◆ What you need to do: Write out all of the data without omission, exactly as shown.

[Entries on spatial positioning]
┄┄┄┄┄┄┄┄┄┄┄┄┄┄┄┄┄┄┄┄

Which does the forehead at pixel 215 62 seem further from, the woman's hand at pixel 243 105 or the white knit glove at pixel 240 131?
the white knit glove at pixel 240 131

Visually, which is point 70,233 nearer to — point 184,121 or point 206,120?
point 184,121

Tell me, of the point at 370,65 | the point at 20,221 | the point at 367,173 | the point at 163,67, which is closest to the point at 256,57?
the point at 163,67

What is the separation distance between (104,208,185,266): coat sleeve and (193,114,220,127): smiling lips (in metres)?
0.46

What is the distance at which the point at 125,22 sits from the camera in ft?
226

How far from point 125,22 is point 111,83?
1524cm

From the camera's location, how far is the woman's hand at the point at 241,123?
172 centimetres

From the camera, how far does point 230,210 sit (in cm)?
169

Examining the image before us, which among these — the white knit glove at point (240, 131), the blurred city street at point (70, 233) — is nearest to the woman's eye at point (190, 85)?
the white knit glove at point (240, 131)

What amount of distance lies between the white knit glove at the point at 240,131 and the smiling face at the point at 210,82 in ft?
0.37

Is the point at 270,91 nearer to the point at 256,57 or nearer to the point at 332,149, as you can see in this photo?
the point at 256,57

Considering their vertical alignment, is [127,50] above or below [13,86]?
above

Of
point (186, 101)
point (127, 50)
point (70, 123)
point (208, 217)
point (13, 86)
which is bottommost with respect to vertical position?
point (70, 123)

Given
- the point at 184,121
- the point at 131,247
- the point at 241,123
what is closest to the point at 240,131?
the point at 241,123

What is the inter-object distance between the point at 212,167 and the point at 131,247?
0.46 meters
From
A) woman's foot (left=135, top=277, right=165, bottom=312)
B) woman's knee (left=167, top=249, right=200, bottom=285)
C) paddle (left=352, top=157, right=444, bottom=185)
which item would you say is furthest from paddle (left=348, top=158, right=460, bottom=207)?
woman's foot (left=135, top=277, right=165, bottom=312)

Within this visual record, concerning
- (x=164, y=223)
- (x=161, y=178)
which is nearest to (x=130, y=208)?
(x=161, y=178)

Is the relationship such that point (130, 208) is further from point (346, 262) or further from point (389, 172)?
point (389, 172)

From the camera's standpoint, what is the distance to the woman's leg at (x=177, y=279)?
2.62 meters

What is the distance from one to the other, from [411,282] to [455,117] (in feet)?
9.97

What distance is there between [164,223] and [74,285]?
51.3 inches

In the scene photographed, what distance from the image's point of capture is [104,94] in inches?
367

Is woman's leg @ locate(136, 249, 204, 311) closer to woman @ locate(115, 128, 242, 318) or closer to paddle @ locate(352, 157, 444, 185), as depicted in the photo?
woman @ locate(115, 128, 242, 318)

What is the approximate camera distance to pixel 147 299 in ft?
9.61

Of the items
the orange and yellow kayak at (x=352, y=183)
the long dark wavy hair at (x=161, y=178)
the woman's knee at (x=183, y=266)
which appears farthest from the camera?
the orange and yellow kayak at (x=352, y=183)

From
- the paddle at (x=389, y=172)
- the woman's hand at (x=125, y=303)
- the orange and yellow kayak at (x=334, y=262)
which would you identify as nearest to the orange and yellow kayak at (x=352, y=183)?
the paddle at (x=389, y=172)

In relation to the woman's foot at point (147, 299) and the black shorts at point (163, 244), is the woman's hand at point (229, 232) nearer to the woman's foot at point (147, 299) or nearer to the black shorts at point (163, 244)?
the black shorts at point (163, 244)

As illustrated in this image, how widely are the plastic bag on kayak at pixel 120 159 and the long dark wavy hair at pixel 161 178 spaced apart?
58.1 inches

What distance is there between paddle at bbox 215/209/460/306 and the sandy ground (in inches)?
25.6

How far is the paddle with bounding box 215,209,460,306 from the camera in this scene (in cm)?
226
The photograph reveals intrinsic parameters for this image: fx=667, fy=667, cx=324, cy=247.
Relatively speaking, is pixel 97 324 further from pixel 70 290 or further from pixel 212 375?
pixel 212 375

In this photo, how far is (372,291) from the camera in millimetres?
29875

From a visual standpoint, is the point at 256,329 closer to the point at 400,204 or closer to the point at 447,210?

┄┄┄┄┄┄┄┄┄┄┄┄┄┄┄┄┄┄┄┄

◆ Result of the exercise:
Which does the forehead at pixel 215 62 seem further from, the woman's hand at pixel 243 105 or the white knit glove at pixel 240 131?
the white knit glove at pixel 240 131

Visually, which is point 70,233 nearer to — point 184,121 or point 206,120?
point 184,121

Tell me, of the point at 370,65 | the point at 20,221 | the point at 367,173 | the point at 163,67, which is closest to the point at 256,57?
the point at 163,67

What is the separation distance between (104,208,185,266): coat sleeve and (193,114,220,127): smiling lips (in metres)?
0.46

What is the distance at which the point at 125,22 sits from the camera in ft?
226

How far from point 125,22 is point 111,83?
1524cm

From the camera's location, how far is the woman's hand at the point at 241,123?
172 centimetres

From the camera, how far does point 230,210 sit (in cm)?
169

Examining the image before us, which among these — the white knit glove at point (240, 131), the blurred city street at point (70, 233) — is nearest to the woman's eye at point (190, 85)?
the white knit glove at point (240, 131)

What amount of distance lies between the white knit glove at the point at 240,131 and the smiling face at the point at 210,82 in ft?
0.37

Is the point at 270,91 nearer to the point at 256,57 or nearer to the point at 332,149, as you can see in this photo?
the point at 256,57

Considering their vertical alignment, is [127,50] above or below [13,86]?
above

Of
point (186, 101)
point (127, 50)
point (70, 123)
point (208, 217)
point (13, 86)
which is bottommost with respect to vertical position?
point (70, 123)

Given
- the point at 184,121
- the point at 131,247
- the point at 241,123
what is closest to the point at 240,131?
the point at 241,123

What is the inter-object distance between the point at 212,167 and the point at 131,247?
0.46 meters
From
A) woman's foot (left=135, top=277, right=165, bottom=312)
B) woman's knee (left=167, top=249, right=200, bottom=285)
C) paddle (left=352, top=157, right=444, bottom=185)
which item would you say is furthest from paddle (left=348, top=158, right=460, bottom=207)?
woman's foot (left=135, top=277, right=165, bottom=312)

Within this visual record, concerning
- (x=164, y=223)
- (x=161, y=178)
which is nearest to (x=130, y=208)?
(x=161, y=178)

Is the relationship such that point (130, 208) is further from point (346, 262) or further from point (389, 172)?
point (389, 172)

From the camera's standpoint, what is the distance to the woman's leg at (x=177, y=279)?
2.62 meters

What is the distance from one to the other, from [411,282] to [455,117] (in feet)?
9.97

What distance is there between [164,223] and [74,285]?
51.3 inches

In the scene photographed, what distance from the image's point of capture is [104,94] in inches?
367

Is woman's leg @ locate(136, 249, 204, 311) closer to woman @ locate(115, 128, 242, 318) or closer to paddle @ locate(352, 157, 444, 185), as depicted in the photo?
woman @ locate(115, 128, 242, 318)

What is the approximate camera distance to pixel 147 299 in ft?
9.61

Of the items
the orange and yellow kayak at (x=352, y=183)
the long dark wavy hair at (x=161, y=178)
the woman's knee at (x=183, y=266)
which appears farthest from the camera?
the orange and yellow kayak at (x=352, y=183)

From
- the paddle at (x=389, y=172)
- the woman's hand at (x=125, y=303)
- the orange and yellow kayak at (x=334, y=262)
which would you identify as nearest to the orange and yellow kayak at (x=352, y=183)?
the paddle at (x=389, y=172)

In relation to the woman's foot at point (147, 299) and the black shorts at point (163, 244), is the woman's hand at point (229, 232) nearer to the woman's foot at point (147, 299) or nearer to the black shorts at point (163, 244)?
the black shorts at point (163, 244)

As illustrated in this image, how widely are the plastic bag on kayak at pixel 120 159 and the long dark wavy hair at pixel 161 178 spaced apart?
58.1 inches

What distance is there between paddle at bbox 215/209/460/306 and the sandy ground (in inches)?
25.6

How far is the paddle with bounding box 215,209,460,306 from the camera in this scene (in cm)?
226
The photograph reveals intrinsic parameters for this image: fx=667, fy=667, cx=324, cy=247.
Relatively speaking, is pixel 97 324 further from pixel 70 290 or further from pixel 212 375?
pixel 212 375

In this photo, how far is (372,291) from the camera in millimetres?
29875

From a visual standpoint, is the point at 256,329 closer to the point at 400,204 or closer to the point at 447,210?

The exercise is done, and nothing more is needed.